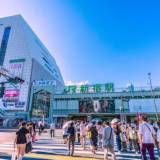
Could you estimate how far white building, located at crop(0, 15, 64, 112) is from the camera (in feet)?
199

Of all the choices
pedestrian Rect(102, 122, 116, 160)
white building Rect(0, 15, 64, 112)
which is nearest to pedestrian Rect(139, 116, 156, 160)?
pedestrian Rect(102, 122, 116, 160)

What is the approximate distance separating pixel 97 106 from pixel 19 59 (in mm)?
33203

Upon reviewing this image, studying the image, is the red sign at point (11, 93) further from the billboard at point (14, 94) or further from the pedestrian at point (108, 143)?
the pedestrian at point (108, 143)

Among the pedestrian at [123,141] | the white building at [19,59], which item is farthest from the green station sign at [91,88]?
the pedestrian at [123,141]

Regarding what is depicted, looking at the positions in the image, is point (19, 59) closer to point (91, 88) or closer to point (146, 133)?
point (91, 88)

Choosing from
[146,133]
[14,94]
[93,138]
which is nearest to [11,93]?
[14,94]

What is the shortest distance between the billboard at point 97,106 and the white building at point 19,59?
11612mm

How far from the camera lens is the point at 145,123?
631cm

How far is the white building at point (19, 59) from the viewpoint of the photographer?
60.8m

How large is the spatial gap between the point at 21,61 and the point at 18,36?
37.8 ft

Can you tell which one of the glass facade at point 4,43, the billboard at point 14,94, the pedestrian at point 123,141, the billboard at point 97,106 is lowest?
the pedestrian at point 123,141

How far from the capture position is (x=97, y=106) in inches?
2144

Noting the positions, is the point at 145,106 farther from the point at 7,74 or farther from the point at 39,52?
the point at 39,52

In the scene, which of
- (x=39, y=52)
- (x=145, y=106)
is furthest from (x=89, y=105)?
(x=39, y=52)
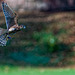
####
Copy out the records word for word, starting with the line that contains "How large is" and going on through the end of the records. Leave the pictures out of your answer.

→ SOLUTION TO THIS TASK
How large is the spatial gap between the point at 21,61 and the point at 18,36?
37.8 ft

Can you tell which one of the glass facade at point 4,43, the billboard at point 14,94, the pedestrian at point 123,141, the billboard at point 97,106 is lowest?
the pedestrian at point 123,141

How far from the capture position is (x=97, y=106) in inches?
2144

Noting the positions, is the point at 145,106 farther from the point at 7,74 or farther from the point at 39,52?
the point at 39,52

In the scene, which of
- (x=39, y=52)
- (x=145, y=106)
is furthest from (x=89, y=105)?
(x=39, y=52)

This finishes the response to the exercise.